Alison Croke: Neighborhood Health Plan of Rhode Island Encourages Independence

Originally published in The Providence Journal on May 19, 2017

By Alison Croke

I have such vivid memories of my grandmother. We called her our “Nanny”, and she loved to go line-dancing, play cards, swim and travel. She was a strong, independent, willful woman who always seemed in control of her own destiny. After her husband, my grandfather, died, Nanny poured her considerable energy into supporting my mom and our family.

Years later, when it was our turn to support Nanny, I remember how hard it was to help her live independently in the home she loved. It felt like there were few resources for us as caregivers. Ultimately, my family felt it was the safest choice for Nanny to give up her house and move into a long-term care facility.

I think about my Nanny every day, not only because of the role she played in my life, but also because I’m now developing strategies to help families like mine — people who want to help their loved ones live independently, but lack the information and resources to make that happen.

Right now, 80 percent of every dollar spent on long-term care in Rhode Island goes to institutional settings such as nursing homes; the other 20 percent supports people living independently in the community. Neighborhood Health Plan of Rhode Island and our partners believe we should transform the way our state takes care of its oldest residents, moving away from that 80-20 split and closer to 50-50.


It’s critically important that people have the power to make choices. If you want to live independently, Neighborhood can support that decision. And when you require the level of care available in a nursing home, Neighborhood offers access to an excellent network of high-quality facilities in which we are also making big investments.

As we re-balance our long-term care spending, Neighborhood is working with our partners to develop a suite of options to support our state’s seniors — and the caregivers on whom they rely.

Driving our work are four distinct goals:

  • Lowering overall admission rates to hospitals and nursing homes.
  • Helping people live at home when it’s safe for them to do so.
  • Reducing the length of time people remain in nursing homes post-rehab.
  • Saving taxpayer dollars with creative contracts with provider partners.

Over the past three years, Neighborhood has made encouraging progress on all fronts. As the state’s exclusive partner in the Integrated Care Initiative, it has launched two new health plans specifically for Rhode Islanders who are eligible for both Medicare and Medicaid benefits. Neighborhood conducts health risk assessments for all of those members and connects them with personal care managers when needed.
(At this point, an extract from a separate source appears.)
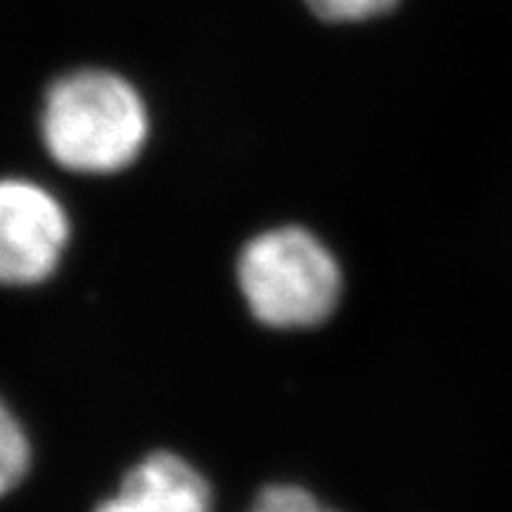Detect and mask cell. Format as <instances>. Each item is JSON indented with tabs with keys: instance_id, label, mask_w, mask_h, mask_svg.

Since late 2014, Neighborhood has transitioned close to 650 Rhode Islanders out of nursing homes and back into independent living — or helped them avoid long-term stays altogether — by proactively addressing their health- and social-care needs and connecting with interpreters, transportation, in-home care and much more.
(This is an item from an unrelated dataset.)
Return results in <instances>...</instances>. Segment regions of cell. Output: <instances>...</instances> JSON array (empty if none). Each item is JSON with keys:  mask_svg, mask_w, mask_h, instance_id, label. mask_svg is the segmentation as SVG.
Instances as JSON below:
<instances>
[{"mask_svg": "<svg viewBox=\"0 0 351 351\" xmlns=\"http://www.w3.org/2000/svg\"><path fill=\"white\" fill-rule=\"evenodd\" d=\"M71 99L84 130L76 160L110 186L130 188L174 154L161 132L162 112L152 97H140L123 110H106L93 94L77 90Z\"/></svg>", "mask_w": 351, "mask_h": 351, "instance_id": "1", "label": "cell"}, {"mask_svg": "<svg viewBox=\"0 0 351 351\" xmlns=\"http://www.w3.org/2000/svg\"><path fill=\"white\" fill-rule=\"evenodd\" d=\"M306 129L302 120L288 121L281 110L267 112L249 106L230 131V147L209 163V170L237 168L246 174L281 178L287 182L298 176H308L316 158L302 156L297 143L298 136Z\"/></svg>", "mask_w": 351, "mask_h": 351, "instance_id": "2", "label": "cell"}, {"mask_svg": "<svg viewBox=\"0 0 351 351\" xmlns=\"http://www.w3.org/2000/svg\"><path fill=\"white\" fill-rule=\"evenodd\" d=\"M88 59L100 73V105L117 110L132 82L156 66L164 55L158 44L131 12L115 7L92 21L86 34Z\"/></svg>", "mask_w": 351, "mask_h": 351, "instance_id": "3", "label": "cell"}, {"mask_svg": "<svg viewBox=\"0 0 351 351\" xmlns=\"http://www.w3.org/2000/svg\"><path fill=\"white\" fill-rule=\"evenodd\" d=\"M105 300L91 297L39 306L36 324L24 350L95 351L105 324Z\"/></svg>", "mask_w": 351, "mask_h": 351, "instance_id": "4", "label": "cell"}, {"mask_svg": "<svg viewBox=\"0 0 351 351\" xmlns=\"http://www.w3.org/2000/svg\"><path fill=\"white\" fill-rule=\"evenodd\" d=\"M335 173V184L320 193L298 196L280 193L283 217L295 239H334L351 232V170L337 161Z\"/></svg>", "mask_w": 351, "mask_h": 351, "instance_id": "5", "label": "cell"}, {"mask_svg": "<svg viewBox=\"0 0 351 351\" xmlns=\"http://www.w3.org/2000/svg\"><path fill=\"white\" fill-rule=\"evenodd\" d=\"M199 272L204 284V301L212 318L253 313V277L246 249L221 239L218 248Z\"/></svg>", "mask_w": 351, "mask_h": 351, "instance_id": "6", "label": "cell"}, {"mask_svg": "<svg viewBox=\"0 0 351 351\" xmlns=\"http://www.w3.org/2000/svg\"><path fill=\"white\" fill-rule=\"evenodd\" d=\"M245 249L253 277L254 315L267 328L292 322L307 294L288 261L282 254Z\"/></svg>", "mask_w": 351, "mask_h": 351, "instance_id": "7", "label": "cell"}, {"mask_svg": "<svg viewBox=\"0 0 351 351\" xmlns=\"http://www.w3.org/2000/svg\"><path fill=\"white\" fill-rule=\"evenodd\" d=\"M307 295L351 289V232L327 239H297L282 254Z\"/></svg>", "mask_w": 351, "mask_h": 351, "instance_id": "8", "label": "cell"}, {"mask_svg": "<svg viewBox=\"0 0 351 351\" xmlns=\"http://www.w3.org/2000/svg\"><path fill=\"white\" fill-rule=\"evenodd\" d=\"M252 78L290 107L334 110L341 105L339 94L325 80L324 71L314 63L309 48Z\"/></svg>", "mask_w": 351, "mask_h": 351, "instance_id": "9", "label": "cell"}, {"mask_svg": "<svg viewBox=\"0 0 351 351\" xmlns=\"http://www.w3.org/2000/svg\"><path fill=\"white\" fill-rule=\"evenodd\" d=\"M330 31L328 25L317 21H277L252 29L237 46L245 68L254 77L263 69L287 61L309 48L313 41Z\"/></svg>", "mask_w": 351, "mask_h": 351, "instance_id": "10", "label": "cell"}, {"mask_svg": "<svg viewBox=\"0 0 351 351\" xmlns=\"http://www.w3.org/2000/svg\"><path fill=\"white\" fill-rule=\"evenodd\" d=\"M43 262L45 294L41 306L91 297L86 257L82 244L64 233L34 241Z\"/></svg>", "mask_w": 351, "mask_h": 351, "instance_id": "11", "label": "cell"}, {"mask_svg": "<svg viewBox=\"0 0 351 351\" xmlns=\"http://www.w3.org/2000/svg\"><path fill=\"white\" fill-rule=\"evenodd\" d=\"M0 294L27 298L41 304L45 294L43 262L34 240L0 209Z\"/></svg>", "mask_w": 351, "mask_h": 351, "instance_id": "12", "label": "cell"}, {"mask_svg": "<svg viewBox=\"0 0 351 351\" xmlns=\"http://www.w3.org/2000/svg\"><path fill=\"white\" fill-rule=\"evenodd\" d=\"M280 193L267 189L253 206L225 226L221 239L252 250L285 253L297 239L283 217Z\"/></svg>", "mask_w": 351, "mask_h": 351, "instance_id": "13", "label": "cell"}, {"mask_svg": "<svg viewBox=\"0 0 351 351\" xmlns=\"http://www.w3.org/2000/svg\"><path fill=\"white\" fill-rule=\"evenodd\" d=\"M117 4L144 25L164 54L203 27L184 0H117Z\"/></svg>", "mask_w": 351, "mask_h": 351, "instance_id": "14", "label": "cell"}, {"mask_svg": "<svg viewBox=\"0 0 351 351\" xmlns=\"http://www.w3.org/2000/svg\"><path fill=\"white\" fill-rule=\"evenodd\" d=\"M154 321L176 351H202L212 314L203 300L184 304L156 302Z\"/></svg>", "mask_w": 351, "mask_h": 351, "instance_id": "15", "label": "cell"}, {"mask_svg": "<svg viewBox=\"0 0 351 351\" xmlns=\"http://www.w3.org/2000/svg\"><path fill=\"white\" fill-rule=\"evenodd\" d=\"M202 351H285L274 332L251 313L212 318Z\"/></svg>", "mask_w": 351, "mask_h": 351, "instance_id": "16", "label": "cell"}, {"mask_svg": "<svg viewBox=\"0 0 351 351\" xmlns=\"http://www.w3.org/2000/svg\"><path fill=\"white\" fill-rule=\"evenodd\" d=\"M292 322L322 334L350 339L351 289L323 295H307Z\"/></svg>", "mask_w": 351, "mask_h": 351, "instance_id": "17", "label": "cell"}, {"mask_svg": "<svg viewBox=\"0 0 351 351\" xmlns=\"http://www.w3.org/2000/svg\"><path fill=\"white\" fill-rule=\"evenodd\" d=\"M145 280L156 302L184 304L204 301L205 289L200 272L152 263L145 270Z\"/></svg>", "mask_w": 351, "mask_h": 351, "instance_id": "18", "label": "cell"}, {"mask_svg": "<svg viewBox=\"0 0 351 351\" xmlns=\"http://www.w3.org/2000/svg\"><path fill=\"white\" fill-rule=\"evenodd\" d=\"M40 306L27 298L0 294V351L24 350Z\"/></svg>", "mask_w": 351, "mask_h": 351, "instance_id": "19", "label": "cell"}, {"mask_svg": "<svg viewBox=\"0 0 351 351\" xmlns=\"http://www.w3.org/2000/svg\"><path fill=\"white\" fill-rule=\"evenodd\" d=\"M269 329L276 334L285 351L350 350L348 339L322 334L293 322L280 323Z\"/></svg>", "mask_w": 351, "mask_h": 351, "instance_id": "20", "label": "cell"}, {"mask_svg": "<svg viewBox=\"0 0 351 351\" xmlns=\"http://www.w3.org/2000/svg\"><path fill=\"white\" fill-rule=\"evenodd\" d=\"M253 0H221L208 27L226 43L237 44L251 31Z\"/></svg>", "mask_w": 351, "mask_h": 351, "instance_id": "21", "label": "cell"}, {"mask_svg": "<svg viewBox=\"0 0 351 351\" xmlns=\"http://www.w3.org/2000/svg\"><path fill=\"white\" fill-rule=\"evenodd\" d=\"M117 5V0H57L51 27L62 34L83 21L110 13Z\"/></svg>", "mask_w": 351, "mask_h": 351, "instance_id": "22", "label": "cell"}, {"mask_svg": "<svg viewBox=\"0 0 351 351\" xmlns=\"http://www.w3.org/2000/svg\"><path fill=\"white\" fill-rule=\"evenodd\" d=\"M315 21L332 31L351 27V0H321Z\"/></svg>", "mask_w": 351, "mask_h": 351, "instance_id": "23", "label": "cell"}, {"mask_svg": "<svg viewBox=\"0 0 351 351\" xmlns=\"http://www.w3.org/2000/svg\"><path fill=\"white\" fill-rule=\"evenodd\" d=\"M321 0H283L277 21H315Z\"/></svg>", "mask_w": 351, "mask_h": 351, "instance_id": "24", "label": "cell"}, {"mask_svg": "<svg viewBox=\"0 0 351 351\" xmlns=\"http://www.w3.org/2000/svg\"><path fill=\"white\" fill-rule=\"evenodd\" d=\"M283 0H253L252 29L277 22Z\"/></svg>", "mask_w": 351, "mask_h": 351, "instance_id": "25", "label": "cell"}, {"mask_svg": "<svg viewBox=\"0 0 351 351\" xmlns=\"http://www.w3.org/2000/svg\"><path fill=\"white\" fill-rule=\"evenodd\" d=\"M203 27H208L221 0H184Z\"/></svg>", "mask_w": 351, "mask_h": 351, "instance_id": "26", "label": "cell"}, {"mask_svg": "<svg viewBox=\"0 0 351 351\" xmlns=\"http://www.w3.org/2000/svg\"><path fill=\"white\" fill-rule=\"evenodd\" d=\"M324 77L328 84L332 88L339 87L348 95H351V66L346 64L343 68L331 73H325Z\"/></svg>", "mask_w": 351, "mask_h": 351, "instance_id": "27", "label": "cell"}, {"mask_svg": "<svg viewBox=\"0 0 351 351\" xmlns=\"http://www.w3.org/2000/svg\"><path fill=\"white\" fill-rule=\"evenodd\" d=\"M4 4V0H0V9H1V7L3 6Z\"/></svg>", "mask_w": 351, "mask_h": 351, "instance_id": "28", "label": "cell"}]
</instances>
Going forward, Neighborhood has an ambitious strategy to introduce still more innovations to the state’s long-term care continuum. Among our plans:

  • Supplement current Adult Day Care programs with Adult Night Care, providing caregivers with a safe place for their elderly loved one during limited evening hours.
  • Support shared living arrangements in which caregivers can receive financial assistance when their elderly family member lives with them.
  • Develop availability for on-site medical professionals to be based in senior housing, successful elsewhere in New England, as such programs make it easier for older citizens to live in group housing, such as high-rises.
  • Enhance access to respite programs to offer a break for adult children who care for their elderly parents as well as their own children.

If my family had access to resources like these, I have no doubt we would have been able to delay my Nanny’s entry into a nursing home. Eventually, moving to a long-term care facility may be the most appropriate choice for our loved ones. But until that moment comes, we owe it to them, and to our fellow taxpayers, to find better alternatives.

Alison Croke is Vice President for Medicare/Medicaid Integration at Neighborhood Health Plan of Rhode Island.